The architecture, which gives carriers a much-needed blueprint for deploying telecommunications command and control technologies to overcome the security, quality of service (QoS) and mobility challenges of delivering multimedia services to customers over multiple access network technologies, addresses all major IP access networks:
- Unlicensed Mobile Access (UMA) over WiFi - Picocell/Femtocells - 3G Mobile (3GPP IMS) - WiFi - WiMAX - DSL/FTTX - Cable
While border control (i.e., security and quality of service policies and enforcement) for fixed-line networks (e.g., DSL and cable) for VoIP, data and multimedia services are well-established, no coherent control specification of the FMC network border has been defined until now. FMC poses great technical, CAPEX and OPEX challenges to telecommunications service providers in order to:
- Provide access from multiple networks (i.e., mobile cellular, fixed-line, and wireless) and devices to offer mobile subscribers ubiquitous services - Enable seamless mobile roaming across access networks - Deliver consistent QoS to meet SLAs as users roam (i.e., dynamically adjust bandwidth and media format for different network and user-device parameters) - Ensure user, network, core and application security across all FMC network borders (i.e., adhere to network-specific industry standards to protect mobile devices and the network).
"Reef Point has created an important vision for consolidating and managing the evolving carrier access network border," said Michael Khalilian, Chairman and President of the IMS Forum. "The FMC Border Architecture offers a path to a standards-compliant way that carriers can use to guarantee delivery of wired and wireless multimedia services as they strive to eliminate the silos at their core. As such, the FMC Border Architecture complements the 3GPP IMS architecture."
FMC Border Platform Reef Point offers a platform, the Universal Convergence Gateway (UCG), designed as the control point between service providers' core networks and subscribers' access networks for deploying the comprehensive set of FMC Border Architecture security, QoS and mobility functions.
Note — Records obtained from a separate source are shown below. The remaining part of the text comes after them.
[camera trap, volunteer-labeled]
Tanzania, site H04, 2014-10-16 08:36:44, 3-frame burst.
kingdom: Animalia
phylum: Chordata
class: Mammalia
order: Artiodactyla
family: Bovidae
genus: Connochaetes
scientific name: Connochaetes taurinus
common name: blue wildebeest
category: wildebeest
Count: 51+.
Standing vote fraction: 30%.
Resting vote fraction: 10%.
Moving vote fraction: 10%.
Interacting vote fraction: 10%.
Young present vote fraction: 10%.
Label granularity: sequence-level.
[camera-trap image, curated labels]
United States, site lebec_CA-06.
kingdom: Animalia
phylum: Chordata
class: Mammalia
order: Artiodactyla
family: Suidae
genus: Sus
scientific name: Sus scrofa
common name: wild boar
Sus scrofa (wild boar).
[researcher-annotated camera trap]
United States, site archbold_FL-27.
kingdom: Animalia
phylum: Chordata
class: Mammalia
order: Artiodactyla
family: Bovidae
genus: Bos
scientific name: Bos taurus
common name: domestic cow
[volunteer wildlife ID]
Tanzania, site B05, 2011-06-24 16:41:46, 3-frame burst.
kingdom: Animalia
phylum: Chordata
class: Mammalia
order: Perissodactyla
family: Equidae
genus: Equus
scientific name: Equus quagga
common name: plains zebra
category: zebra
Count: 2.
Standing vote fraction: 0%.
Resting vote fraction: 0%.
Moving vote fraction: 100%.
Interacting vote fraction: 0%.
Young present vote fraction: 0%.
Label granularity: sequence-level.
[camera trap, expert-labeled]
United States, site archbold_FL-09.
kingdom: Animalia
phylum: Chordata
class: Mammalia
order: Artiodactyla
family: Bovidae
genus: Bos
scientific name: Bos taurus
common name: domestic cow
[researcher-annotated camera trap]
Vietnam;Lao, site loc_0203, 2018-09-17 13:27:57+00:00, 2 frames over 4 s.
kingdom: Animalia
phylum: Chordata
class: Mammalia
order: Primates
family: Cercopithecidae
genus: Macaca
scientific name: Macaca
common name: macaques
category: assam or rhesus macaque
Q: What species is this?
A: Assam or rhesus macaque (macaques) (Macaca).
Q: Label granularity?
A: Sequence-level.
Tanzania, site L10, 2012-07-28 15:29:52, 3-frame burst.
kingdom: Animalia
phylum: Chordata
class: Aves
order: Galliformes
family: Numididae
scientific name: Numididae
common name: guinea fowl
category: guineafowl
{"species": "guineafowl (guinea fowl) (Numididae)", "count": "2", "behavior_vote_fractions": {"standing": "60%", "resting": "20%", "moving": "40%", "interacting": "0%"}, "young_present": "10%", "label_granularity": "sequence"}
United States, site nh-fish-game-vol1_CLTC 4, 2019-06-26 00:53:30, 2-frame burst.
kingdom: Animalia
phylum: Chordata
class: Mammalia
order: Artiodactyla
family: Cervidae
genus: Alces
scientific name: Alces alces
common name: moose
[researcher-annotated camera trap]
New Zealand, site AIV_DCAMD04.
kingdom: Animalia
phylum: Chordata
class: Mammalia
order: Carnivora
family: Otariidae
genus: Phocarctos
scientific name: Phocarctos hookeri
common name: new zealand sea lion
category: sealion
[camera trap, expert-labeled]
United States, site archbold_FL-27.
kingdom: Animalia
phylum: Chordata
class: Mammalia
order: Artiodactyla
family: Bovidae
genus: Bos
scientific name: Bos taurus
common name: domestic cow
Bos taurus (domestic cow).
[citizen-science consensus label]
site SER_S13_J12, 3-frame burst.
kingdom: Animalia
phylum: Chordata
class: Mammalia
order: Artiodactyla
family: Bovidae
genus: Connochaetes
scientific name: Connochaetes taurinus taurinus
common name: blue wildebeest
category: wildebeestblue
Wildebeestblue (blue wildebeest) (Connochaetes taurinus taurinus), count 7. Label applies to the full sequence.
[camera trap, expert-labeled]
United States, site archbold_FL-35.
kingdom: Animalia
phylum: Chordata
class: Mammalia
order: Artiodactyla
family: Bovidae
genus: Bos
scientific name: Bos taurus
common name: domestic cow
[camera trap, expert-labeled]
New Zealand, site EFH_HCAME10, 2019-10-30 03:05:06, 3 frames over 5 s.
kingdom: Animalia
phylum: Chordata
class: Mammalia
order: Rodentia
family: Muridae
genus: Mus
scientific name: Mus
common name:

The UCG platform is purpose-built to be deployed as the network element for access border control as defined by the 3GPP, 3GPP2, ETSI and CableLabs telecommunications industry standards bodies, including the:
- Border Gateway Function (BGF) for IP Multimedia Subsystem (IMS) - Packet Data Gateway (PDG) and Packet Data Interworking Function (PDIF) for Wireless LAN Access (WiFi and WiMAX) - Access Service Network Gateway (ASNG) for WiMAX - Security Gateway (SeGW) for Unlicensed Mobile Access (UMA) - Security Gateway (SeGW) for Picocells and Femtocells.
"Reef Point's definition of a multimedia FMC border control architecture prefigures what the industry will need to deploy if it wants to support truly convergent multimedia and combinational services," said Jean-Charles Doineau, Service Infrastructure Practice Leader at Ovum. "Reef Point's architecture is the first comprehensive approach to the FMC issues that carriers will face, from FMC network design to security and quality of service management."